[Entries taken from a collection]

──────────

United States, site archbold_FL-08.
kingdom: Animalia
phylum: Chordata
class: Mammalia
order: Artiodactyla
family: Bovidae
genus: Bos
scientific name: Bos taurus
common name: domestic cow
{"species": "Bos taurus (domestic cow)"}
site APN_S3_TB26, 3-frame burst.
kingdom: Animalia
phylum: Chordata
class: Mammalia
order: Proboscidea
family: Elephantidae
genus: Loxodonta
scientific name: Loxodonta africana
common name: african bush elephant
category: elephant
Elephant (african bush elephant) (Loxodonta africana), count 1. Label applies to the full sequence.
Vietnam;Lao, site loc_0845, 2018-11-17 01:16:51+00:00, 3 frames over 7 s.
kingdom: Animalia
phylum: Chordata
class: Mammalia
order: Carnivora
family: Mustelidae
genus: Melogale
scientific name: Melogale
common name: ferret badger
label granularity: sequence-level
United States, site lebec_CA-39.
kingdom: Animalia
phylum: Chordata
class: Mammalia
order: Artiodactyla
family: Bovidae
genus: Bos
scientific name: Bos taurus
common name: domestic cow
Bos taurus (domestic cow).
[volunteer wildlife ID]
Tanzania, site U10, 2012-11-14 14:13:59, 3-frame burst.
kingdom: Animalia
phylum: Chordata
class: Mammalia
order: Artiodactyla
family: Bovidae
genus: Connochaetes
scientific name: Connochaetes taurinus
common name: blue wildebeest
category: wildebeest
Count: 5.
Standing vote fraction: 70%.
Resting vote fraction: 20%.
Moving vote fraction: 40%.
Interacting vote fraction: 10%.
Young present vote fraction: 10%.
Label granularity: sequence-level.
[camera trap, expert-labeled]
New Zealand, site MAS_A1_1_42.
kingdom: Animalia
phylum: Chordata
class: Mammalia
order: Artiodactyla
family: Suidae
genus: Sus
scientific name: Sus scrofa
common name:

──────────

[PROBLEM]: Once you have read the records above, set each one down again exactly.

[EXERCISE ANSWER]:
United States, site archbold_FL-08.
kingdom: Animalia
phylum: Chordata
class: Mammalia
order: Artiodactyla
family: Bovidae
genus: Bos
scientific name: Bos taurus
common name: domestic cow
{"species": "Bos taurus (domestic cow)"}
site APN_S3_TB26, 3-frame burst.
kingdom: Animalia
phylum: Chordata
class: Mammalia
order: Proboscidea
family: Elephantidae
genus: Loxodonta
scientific name: Loxodonta africana
common name: african bush elephant
category: elephant
Elephant (african bush elephant) (Loxodonta africana), count 1. Label applies to the full sequence.
Vietnam;Lao, site loc_0845, 2018-11-17 01:16:51+00:00, 3 frames over 7 s.
kingdom: Animalia
phylum: Chordata
class: Mammalia
order: Carnivora
family: Mustelidae
genus: Melogale
scientific name: Melogale
common name: ferret badger
label granularity: sequence-level
United States, site lebec_CA-39.
kingdom: Animalia
phylum: Chordata
class: Mammalia
order: Artiodactyla
family: Bovidae
genus: Bos
scientific name: Bos taurus
common name: domestic cow
Bos taurus (domestic cow).
[volunteer wildlife ID]
Tanzania, site U10, 2012-11-14 14:13:59, 3-frame burst.
kingdom: Animalia
phylum: Chordata
class: Mammalia
order: Artiodactyla
family: Bovidae
genus: Connochaetes
scientific name: Connochaetes taurinus
common name: blue wildebeest
category: wildebeest
Count: 5.
Standing vote fraction: 70%.
Resting vote fraction: 20%.
Moving vote fraction: 40%.
Interacting vote fraction: 10%.
Young present vote fraction: 10%.
Label granularity: sequence-level.
[camera trap, expert-labeled]
New Zealand, site MAS_A1_1_42.
kingdom: Animalia
phylum: Chordata
class: Mammalia
order: Artiodactyla
family: Suidae
genus: Sus
scientific name: Sus scrofa
common name:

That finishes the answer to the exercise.